> **Requirements**
a) Return the portion of the Form 8-K filing starting at "Check the appropriate" and ending at "(17 CFR 240.14a-12)".
b) According to the Form 8-K filing, at what exercise price per share are the redeemable warrants exercisable?
c) Continue the Form 8-K filing from the point at which it stops.

8-K 1 ea131945-8k_edtechxhold2.htm CURRENT REPORT

 

 

UNITED STATES

SECURITIES AND EXCHANGE COMMISSION

WASHINGTON, D.C. 20549

 

 

 

FORM 8-K

CURRENT REPORT

 

PURSUANT TO SECTION 13 OR 15(d) OF THE

SECURITIES EXCHANGE ACT OF 1934

 

Date of Report (Date of earliest event reported): December 15, 2020

 

EDTECHX HOLDINGS ACQUISITION CORP. II

(Exact Name of Registrant as Specified in Charter)

 

Delaware   001-39792   85-2190936
(State or Other Jurisdiction   (Commission   (IRS Employer
of Incorporation)   File Number)   Identification No.)

 

c/o IBIS Capital Limited

22 Soho Square

London, W1D 4NS

United Kingdom

(Address of Principal Executive Offices) (Zip Code)

 

(44) 207 070 7080

(Registrant’s Telephone Number, Including Area Code)

 

Not Applicable

(Former Name or Former Address, if Changed Since Last Report)

 

Check the appropriate box below if the Form 8-K filing is intended to simultaneously satisfy the filing obligation of the registrant under any of the following provisions (see General Instruction A.2. below):

 

Written communications pursuant to Rule 425 under the Securities Act (17 CFR 230.425)

 

Soliciting material pursuant to Rule 14a-12 under the Exchange Act (17 CFR 240.14a-12)

 

Pre-commencement communications pursuant to Rule 14d-2(b) under the Exchange Act (17 CFR 240.14d-2(b))

 

Pre-commencement communications pursuant to Rule 13e-4(c) under the Exchange Act (17 CFR 240.13e 4(c))

 

Securities registered pursuant to Section 12(b) of the Act:

 

Title of each class

  Trading
Symbol(s)
  Name of each exchange on
which registered
Units, each consisting of one share of Class A Common Stock and one-half of one redeemable warrant   EDTXU   The Nasdaq Stock Market LLC
Class A Common Stock, par value $0.0001 per share   EDTX   The Nasdaq Stock Market LLC
Redeemable warrants, exercisable for shares of common stock at an exercise price of $11.50 per share   EDTXW   The Nasdaq Stock Market LLC

 

Indicate by check mark whether the registrant is an emerging growth company as defined in Rule 405 of the Securities Act of 1933 (§230.405 of this chapter) or Rule 12b-2 of the Securities Exchange Act of 1934 (§240.12b-2 of this chapter).

 

Emerging growth company ☒

 

If an emerging growth company, indicate by check mark if the registrant has elected not to use the extended transition period for complying with any new or revised financial accounting standards provided pursuant to Section 13(a) of the Exchange Act. ☐

 

 

 

 

 

 

Item 3.02Unregistered Sales of Equity Securities

 

The information provided in Item 8.01 of this Form 8-K is incorporated by reference into this Item 3.02.

 

Item 8.01.Other Events.

> **Provided material**
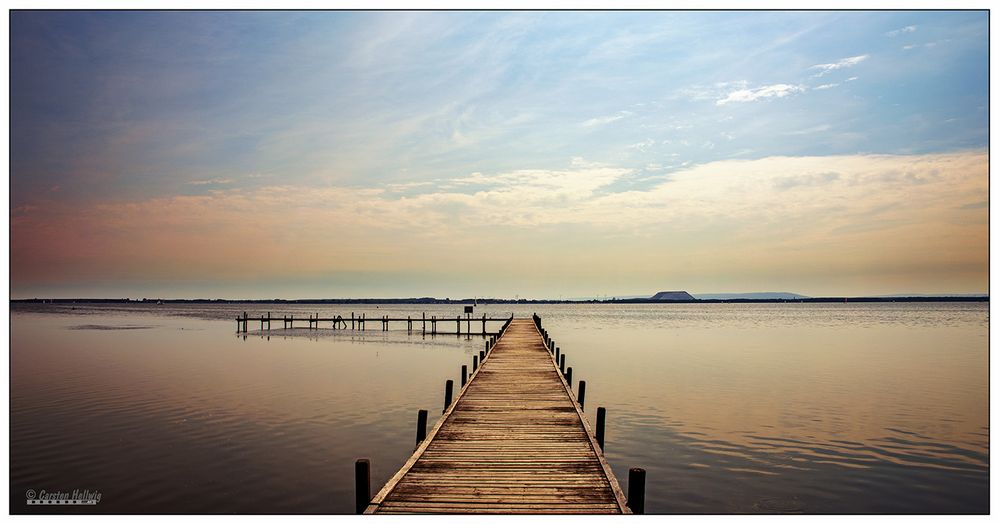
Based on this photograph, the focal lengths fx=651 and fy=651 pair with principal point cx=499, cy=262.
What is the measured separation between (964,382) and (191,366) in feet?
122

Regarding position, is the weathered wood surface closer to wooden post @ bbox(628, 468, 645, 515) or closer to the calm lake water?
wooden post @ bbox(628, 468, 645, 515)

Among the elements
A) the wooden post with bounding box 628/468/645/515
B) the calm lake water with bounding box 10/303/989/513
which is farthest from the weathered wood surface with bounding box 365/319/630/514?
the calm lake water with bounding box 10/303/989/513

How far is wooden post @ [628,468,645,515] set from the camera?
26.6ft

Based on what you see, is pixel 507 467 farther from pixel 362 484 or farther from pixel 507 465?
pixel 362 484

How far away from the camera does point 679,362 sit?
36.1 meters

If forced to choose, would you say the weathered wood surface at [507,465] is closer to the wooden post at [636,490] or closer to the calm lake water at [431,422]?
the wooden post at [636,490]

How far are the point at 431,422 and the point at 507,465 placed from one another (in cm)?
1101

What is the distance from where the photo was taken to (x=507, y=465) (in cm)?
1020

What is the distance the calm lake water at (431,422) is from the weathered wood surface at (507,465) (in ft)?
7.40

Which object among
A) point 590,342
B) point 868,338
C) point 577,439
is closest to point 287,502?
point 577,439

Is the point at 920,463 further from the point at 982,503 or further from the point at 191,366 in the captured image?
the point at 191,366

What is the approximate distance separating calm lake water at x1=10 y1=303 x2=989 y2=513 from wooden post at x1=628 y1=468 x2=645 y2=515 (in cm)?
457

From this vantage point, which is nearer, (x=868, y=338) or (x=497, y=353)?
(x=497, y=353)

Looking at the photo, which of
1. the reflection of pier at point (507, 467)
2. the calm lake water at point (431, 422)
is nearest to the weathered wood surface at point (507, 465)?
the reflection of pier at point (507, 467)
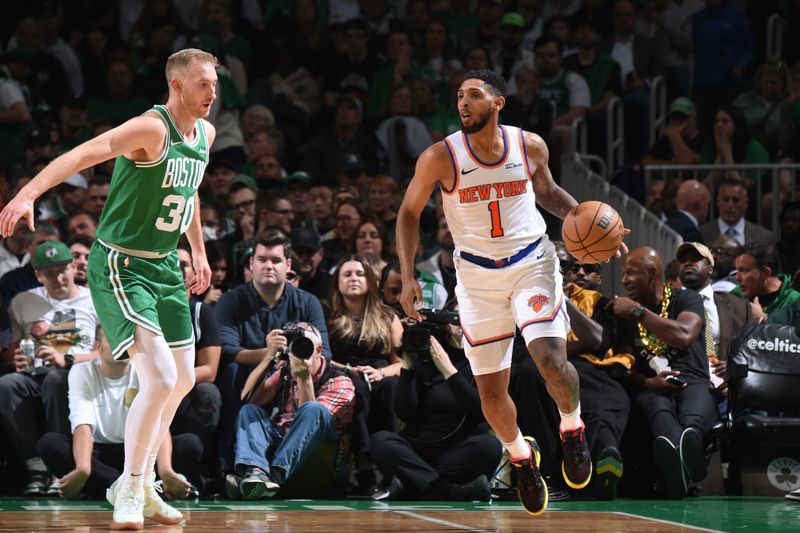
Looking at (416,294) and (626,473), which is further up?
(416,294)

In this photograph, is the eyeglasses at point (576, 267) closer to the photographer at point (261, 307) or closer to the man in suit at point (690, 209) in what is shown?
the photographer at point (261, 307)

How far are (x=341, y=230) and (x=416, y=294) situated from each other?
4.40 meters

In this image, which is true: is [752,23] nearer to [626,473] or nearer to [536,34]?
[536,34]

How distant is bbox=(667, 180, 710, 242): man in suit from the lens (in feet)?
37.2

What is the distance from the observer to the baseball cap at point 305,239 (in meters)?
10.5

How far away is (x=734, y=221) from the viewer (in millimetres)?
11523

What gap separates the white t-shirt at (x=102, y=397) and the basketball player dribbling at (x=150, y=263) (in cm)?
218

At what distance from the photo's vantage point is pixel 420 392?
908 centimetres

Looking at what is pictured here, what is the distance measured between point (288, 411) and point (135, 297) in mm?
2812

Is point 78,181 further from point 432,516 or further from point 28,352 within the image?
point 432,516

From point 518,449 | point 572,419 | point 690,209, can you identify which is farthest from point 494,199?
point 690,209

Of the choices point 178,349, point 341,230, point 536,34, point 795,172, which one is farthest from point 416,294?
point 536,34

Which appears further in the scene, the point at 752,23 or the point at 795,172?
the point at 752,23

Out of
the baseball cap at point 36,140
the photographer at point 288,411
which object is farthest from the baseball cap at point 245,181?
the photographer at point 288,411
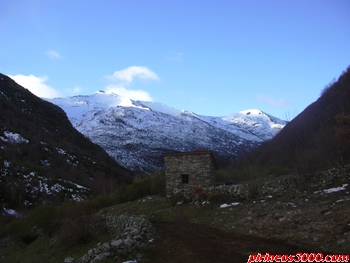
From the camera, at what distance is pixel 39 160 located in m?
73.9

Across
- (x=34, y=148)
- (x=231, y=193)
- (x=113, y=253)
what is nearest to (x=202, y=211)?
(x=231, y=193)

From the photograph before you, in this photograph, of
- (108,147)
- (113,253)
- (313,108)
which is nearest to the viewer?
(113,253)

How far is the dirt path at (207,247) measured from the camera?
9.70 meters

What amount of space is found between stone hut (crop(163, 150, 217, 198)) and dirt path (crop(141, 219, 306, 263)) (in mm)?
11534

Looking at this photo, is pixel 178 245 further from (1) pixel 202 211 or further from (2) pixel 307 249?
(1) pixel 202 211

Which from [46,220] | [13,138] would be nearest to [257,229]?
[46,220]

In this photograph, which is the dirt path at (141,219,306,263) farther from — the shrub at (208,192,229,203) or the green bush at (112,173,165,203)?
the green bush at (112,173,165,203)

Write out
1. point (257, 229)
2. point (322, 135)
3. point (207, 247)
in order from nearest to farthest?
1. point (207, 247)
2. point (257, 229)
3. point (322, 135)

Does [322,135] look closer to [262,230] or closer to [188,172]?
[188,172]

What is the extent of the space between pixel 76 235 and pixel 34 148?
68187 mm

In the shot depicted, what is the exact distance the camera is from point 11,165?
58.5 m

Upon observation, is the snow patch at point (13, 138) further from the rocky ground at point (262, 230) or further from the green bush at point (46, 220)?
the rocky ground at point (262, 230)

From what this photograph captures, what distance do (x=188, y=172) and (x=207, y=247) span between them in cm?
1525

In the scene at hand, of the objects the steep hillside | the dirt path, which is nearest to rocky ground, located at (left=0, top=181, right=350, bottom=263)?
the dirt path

> **Replies**
a)
Check the appropriate box below if the Form 8-K filing is intended to simultaneously satisfy the filing obligation of the registrant under any of the following provisions (see General Instruction A.2. below):

 

Written communications pursuant to Rule 425 under the Securities Act (17 CFR 230.425)

 

Soliciting material pursuant to Rule 14a-12 under the Exchange Act (17 CFR 240.14a-12)

b) $11.50 per share.

c)
On December 15, 2020, EdtechX Holdings Acquisition Corp. II (the “Company”) consummated its initial public offering (“IPO”) of 10,000,000 of its units (“Units”). Each Unit consists of one share of Class A Common Stock, $0.0001 par value per share (“Common Stock”), and one-half of one redeemable warrant (“Warrant”), with each whole Warrant entitling the holder to purchase one share of Common Stock at a price of $11.50 per share. The Units were sold at an offering price of $10.00 per Unit, generating gross proceeds of $100,000,000.

 

Simultaneously with the consummation of the IPO, the Company consummated the private placement (“Private Placement”) of 5,000,000 Warrants (“Private Warrants”) at a price of $1.00 per Private Warrant, generating total proceeds of $5,000,000, to IBIS Capital Sponsor II LLC and IBIS Capital Sponsor II EdtechX LLC, the Company’s sponsors (the “Sponsors”), and MIHI LLC, an affiliate of Macquarie Capital (USA) Inc., one of the underwriters of the IPO. The Private Warrants are identical to the Warrants sold in the IPO, except that the Private Warrants are non-redeemable and may be exercised on a cashless basis, in each case so long as they continue to be held by the initial purchasers or their permitted transferees. The initial purchasers have agreed not to transfer, assign, or sell any of the securities purchased in the Private Placement, including the underlying shares of Common Stock (except to certain permitted transferees), until 30 days after the consummation of the Company’s initial business combination.

 

An audited balance sheet as of December 15, 2020 reflecting receipt of the proceeds in connection with the consummation of the IPO and the Private Placement has been issued by the Company and is included as Exhibit 99.1 to this Current Report on Form 8-K. A copy of the press release issued by the Company announcing the consummation of the IPO and Private Placement is included as Exhibit 99.2.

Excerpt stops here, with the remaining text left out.